> _Text passage_
..........

While India’s luxury market is small, burdened by high taxation and regulatory challenges, a new set of shoppers is ensuring that fast-fashion brands thrive.

“There are two types of shoppers who come here. Firstly, those for whom this is a lifestyle. Secondly, the aspirational consumer. Real India is actually aspirational…luxury malls are still intimidating to most. What is happening is aspirational consumers are moving up the ladder. Because of which brands (that once catered to only a certain demographic) are getting more and more popular. Look at some of the sales figures of Zara and H&M,” said Sharma.

For the six-month period of December 2016 to May 2017, Swedish brand H&M, which entered India in 2015, posted a turnover of Rs435 crore and even turned a small profit. Zara, which made its India debut in 2010, reported a turnover of Rs842.5 crore for the year ended March 31, 2016, up 17% from the previous year.

“When foreign brands began entering the Indian market, we were one season behind other international markets (in terms of collections). Now if you see the display window of Zara or H&M, they are like (the windows of outlets in) any other international market because consumers are so exposed and well-travelled that they refuse to buy old stock,” he said.

..........

Extend the passage on fast-fashion brands and aspirational shoppers in India, picking up after its final sentence.

..........

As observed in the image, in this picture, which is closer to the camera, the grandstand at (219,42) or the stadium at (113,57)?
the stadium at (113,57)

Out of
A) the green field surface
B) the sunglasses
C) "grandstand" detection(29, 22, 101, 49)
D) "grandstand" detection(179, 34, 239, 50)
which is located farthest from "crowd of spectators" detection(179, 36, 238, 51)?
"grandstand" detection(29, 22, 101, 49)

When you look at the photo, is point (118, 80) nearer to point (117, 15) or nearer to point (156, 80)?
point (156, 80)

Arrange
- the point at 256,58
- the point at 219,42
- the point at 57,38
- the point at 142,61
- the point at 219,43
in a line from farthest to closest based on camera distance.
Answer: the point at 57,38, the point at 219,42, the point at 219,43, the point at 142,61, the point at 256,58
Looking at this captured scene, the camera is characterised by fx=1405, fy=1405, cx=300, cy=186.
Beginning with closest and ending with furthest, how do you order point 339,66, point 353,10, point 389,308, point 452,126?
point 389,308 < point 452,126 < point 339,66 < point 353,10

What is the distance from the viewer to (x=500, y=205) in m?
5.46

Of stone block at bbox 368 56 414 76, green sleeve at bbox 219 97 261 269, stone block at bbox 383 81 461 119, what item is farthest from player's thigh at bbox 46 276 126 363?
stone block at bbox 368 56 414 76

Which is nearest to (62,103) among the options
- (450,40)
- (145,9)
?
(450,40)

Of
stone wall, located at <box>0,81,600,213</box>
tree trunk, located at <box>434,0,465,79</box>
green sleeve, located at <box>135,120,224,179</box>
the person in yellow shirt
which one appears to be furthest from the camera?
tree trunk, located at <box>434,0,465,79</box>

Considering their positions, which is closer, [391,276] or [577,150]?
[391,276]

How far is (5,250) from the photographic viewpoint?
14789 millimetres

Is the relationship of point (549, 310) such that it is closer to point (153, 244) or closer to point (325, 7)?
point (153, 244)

..........

> _Answer to this task_
While fashion brands are obviously on a high, one category, beauty, has shown stunning growth, Sharma noted.

“Women have become more experimental. As shoppers, people aspire to graduate to the next level or the next brand. Beauty gives you that option. For instance, women cannot buy a Chanel bag but can buy a Chanel lipstick.” Apart from Chanel, Select CITYWALK houses beauty brands such as Dior, Sephora, and Bobbi Brown, and are patronised by shoppers varying from first-time users to those with both deep knowledge and pockets.

A booming wedding market ensures consistency of growth in India, Sharma said.

Similarly, perfume sales are on a high. For most aspirational Indian consumers buying expensive, branded perfumes (priced between Rs4,000 and Rs5,000) is almost like getting introduced to the brand.

“You cannot buy anything for that price, let’s say in a Burberry store, but you can always buy a perfume,” Sharma added.